By analyzing existing cross correlation between Tidewater and First Eagle High, you can compare the effects of market volatilities on Tidewater and First Eagle and check how they will diversify away market risk if combined in the same portfolio for a given time horizon. You can also utilize pair trading strategies of matching a long position in Tidewater with a short position of First Eagle. Check out your portfolio center. Please also check ongoing floating volatility patterns of Tidewater and First Eagle.
Diversification Opportunities for Tidewater and First Eagle
0.81 | Correlation Coefficient |
Very poor diversification
The 3 months correlation between Tidewater and First is 0.81. Overlapping area represents the amount of risk that can be diversified away by holding Tidewater and First Eagle High in the same portfolio, assuming nothing else is changed. The correlation between historical prices or returns on First Eagle High and Tidewater is a relative statistical measure of the degree to which these equity instruments tend to move together. The correlation coefficient measures the extent to which returns on Tidewater are associated (or correlated) with First Eagle. Values of the correlation coefficient range from -1 to +1, where. The correlation of zero (0) is possible when the price movement of First Eagle High has no effect on the direction of Tidewater i.e., Tidewater and First Eagle go up and down completely randomly.
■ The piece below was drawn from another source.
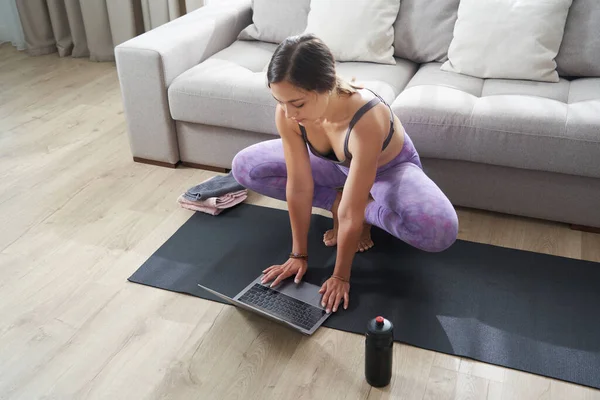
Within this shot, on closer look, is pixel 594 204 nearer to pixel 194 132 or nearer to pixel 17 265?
pixel 194 132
Pair Corralation between Tidewater and First Eagle
Considering the 90-day investment horizon Tidewater is expected to generate 10.28 times more return on investment than First Eagle. However, Tidewater is 10.28 times more volatile than First Eagle High. It trades about 0.11 of its potential returns per unit of risk. First Eagle High is currently generating about 0.07 per unit of risk. If you would invest 2,155 in Tidewater on January 26, 2024 and sell it today you would earn a total of 7,112 from holding Tidewater or generate 330.02% return on investment over 90 days.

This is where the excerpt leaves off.